What are the dangers of not closing files in Python? [duplicate]

What are the dangers of not closing files in Python? [duplicate] - python

In Python, if you either open a file without calling close(), or close the file but not using try-finally or the "with" statement, is this a problem? Or does it suffice as a coding practice to rely on the Python garbage-collection to close all files? For example, if one does this:
for line in open("filename"):
# ... do stuff ...
... is this a problem because the file can never be closed and an exception could occur that prevents it from being closed? Or will it definitely be closed at the conclusion of the for statement because the file goes out of scope?

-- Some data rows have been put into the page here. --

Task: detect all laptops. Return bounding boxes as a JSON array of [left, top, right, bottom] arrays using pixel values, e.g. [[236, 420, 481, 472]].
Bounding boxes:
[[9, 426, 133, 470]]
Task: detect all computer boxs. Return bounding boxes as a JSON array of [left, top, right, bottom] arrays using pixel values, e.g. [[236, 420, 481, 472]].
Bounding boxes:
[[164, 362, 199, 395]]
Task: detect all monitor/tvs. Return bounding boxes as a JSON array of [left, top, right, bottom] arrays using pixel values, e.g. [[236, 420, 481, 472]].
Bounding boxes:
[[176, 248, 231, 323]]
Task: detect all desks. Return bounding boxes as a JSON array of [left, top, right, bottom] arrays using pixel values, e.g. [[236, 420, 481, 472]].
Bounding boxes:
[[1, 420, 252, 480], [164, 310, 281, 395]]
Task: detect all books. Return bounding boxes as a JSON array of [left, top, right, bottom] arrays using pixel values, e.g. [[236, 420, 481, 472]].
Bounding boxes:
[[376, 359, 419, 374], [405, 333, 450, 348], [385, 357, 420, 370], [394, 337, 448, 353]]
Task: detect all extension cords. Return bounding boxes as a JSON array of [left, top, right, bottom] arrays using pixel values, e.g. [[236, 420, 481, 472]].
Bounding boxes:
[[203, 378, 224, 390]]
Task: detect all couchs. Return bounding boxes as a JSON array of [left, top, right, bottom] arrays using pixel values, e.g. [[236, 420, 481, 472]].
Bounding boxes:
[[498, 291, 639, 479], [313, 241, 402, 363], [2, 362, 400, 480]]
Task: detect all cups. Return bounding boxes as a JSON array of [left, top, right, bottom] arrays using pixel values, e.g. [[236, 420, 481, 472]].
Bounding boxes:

In your example the file isn't guaranteed to be closed before the interpreter exits. In current versions of CPython the file will be closed at the end of the for loop because CPython uses reference counting as its primary garbage collection mechanism but that's an implementation detail, not a feature of the language. Other implementations of Python aren't guaranteed to work this way. For example IronPython, PyPy, and Jython don't use reference counting and therefore won't close the file at the end of the loop.
It's bad practice to rely on CPython's garbage collection implementation because it makes your code less portable. You might not have resource leaks if you use CPython, but if you ever switch to a Python implementation which doesn't use reference counting you'll need to go through all your code and make sure all your files are closed properly.
For your example use:
with open("filename") as f:
for line in f:
# ... do stuff ...

Some Pythons will close files automatically when they are no longer referenced, while others will not and it's up to the O/S to close files when the Python interpreter exits.
Even for the Pythons that will close files for you, the timing is not guaranteed: it could be immediately, or it could be seconds/minutes/hours/days later.
So, while you may not experience problems with the Python you are using, it is definitely not good practice to leave your files open. In fact, in cpython 3 you will now get warnings that the system had to close files for you if you didn't do it.
Moral: Clean up after yourself. :)

Although it is quite safe to use such construct in this particular case, there are some caveats for generalising such practice:
run can potentially run out of file descriptors, although unlikely, imagine hunting a bug like that
you may not be able to delete said file on some systems, e.g. win32
if you run anything other than CPython, you don't know when file is closed for you
if you open the file in write or read-write mode, you don't know when data is flushed

The file does get garbage collected, and hence closed. The GC determines when it gets closed, not you. Obviously, this is not a recommended practice because you might hit open file handle limit if you do not close files as soon as you finish using them. What if within that for loop of yours, you open more files and leave them lingering?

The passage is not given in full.